Are you looking to scrape Amazon reviews? We've got you covered!Â
Product reviews are essential for qualitative analysis as they provide real user feedback and insights into how products perform in real-world scenarios. In this article, you'll learn the two methods for scraping Amazon reviews:
- Method 1: Extract Amazon Reviews Using ZenRows API.
- Method 2: Scrape Amazon Reviews Using BeautifulSoup in Python.
For learning purposes, you'll scrape reviews from this Amazon product page and extract the following details:
- Reviewer Name.
- Review Title.
- Review Text.
- Rating.
- Date of the Review.
- Review Image URL.

Before we begin, let's quickly understand Amazon's anti-scraping measures.
Understanding Amazon's Anti-Scraping Measures
Amazon uses several anti-scraping measures to prevent scraping attempts, leading to challenges like blocked access and disrupted data collection. Here are some common defenses.
CAPTCHAs
Amazon uses CAPTCHA to verify if a visitor is human or an automated script. It typically appears after repeated requests from the same IP address or when suspicious behavior is detected. CAPTCHAs pose a major challenge for scraping, as they completely halt the process unless bypassed.
Rate Limiting
Rate limiting restricts the number of requests that can be made to Amazon's servers within a specific time frame. If this limit is exceeded while scraping, Amazon may temporarily block the IP address or trigger a CAPTCHA for verification.
IP Blocking
Amazon monitors incoming traffic and can block or throttle IP addresses that show suspicious patterns, such as sending numerous requests at the same time. Once an IP is flagged, it can prevent further access, making data extraction more challenging.
Due to these measures, relying solely on basic scraping methods may not be enough. It's important to consider using advanced web scraping tools that incorporate features like rotating proxies, headless browsers, and CAPTCHA-solving capabilities.
In this section, we'll explore such solutions, with ZenRows being the top choice for scraping Amazon reviews.
Method #1: Scraping Amazon Reviews Using ZenRows Web Scraping API
ZenRows web scraping API lets you scrape any website without getting blocked. It can automatically adapt to changes in anti-bot measures. With rotating proxies, headless browsers, automatic CAPTCHA-solving, and more, ZenRows covers all the necessary features for effective scraping.
Here's what you can do with the ZenRows' Amazon scraper:
- Automatically bypass CAPTCHAs and other anti-bot mechanisms.
- Extract accurate data in JSON format without any hassle.
- Parse data from various Amazon pages, including product listings, search results, reviews, and more.
- Auto-rotate proxies to avoid Amazon's rate-limited IP bans.
- Access localized products in 185+ countries.
With just a single API call, ZenRows handles the scraping process for you. Let's try it on the target page to see how it can scrape Amazon reviews.
Step 1: Set up ZenRows
Sign up for ZenRows and access the Request Builder.
Paste the product URL into the link box. Activate Premium Proxies and JS Rendering to ensure the scraper works smoothly.

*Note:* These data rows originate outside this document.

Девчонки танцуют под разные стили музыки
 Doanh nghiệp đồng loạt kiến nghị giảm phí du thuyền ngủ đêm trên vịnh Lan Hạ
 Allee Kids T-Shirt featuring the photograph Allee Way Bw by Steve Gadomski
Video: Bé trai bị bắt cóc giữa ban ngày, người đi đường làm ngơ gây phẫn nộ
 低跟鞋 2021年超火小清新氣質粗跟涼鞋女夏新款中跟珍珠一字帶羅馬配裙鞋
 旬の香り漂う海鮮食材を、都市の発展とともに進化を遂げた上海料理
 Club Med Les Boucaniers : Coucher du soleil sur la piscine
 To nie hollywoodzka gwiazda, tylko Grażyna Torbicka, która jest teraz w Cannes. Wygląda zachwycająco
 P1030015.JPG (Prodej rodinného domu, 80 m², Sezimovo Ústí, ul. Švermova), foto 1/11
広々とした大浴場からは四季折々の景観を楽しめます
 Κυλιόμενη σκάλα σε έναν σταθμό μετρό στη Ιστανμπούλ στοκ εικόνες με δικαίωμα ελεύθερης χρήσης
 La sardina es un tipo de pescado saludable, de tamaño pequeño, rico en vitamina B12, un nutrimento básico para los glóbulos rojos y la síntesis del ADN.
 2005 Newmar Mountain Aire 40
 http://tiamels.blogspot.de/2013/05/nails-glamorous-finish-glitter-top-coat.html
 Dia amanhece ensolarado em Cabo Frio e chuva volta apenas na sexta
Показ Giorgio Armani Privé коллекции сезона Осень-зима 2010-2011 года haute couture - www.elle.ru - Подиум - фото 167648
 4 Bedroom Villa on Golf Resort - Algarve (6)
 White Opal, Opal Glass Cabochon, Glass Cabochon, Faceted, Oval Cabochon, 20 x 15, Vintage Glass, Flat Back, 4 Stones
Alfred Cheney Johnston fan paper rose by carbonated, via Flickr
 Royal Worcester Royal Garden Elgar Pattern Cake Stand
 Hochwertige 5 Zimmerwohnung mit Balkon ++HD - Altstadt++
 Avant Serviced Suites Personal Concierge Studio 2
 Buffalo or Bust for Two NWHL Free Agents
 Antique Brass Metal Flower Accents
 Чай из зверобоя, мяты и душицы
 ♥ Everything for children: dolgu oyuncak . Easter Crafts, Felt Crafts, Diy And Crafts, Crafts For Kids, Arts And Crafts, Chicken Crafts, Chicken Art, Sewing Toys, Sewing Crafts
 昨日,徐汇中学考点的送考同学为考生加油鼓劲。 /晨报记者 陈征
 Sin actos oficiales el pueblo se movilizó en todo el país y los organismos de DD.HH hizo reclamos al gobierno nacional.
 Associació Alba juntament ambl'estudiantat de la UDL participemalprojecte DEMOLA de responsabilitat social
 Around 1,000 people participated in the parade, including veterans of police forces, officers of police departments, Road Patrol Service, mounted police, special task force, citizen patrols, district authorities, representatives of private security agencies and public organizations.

Select Python as your programming language and choose API connection mode.
Step 2: Add the Review CSS Selectors
To scrape reviews, you'll first need to inspect the webpage and find the CSS selectors for the specific review details you want to extract (e.g., reviewer name, review title, and review text).
Open the target page in your browser. Right-click on the review details and select Inspect. The browser's Developer Tools will open, highlighting the HTML code for that element. You then need to locate the CSS selector that identifies the element you want to extract.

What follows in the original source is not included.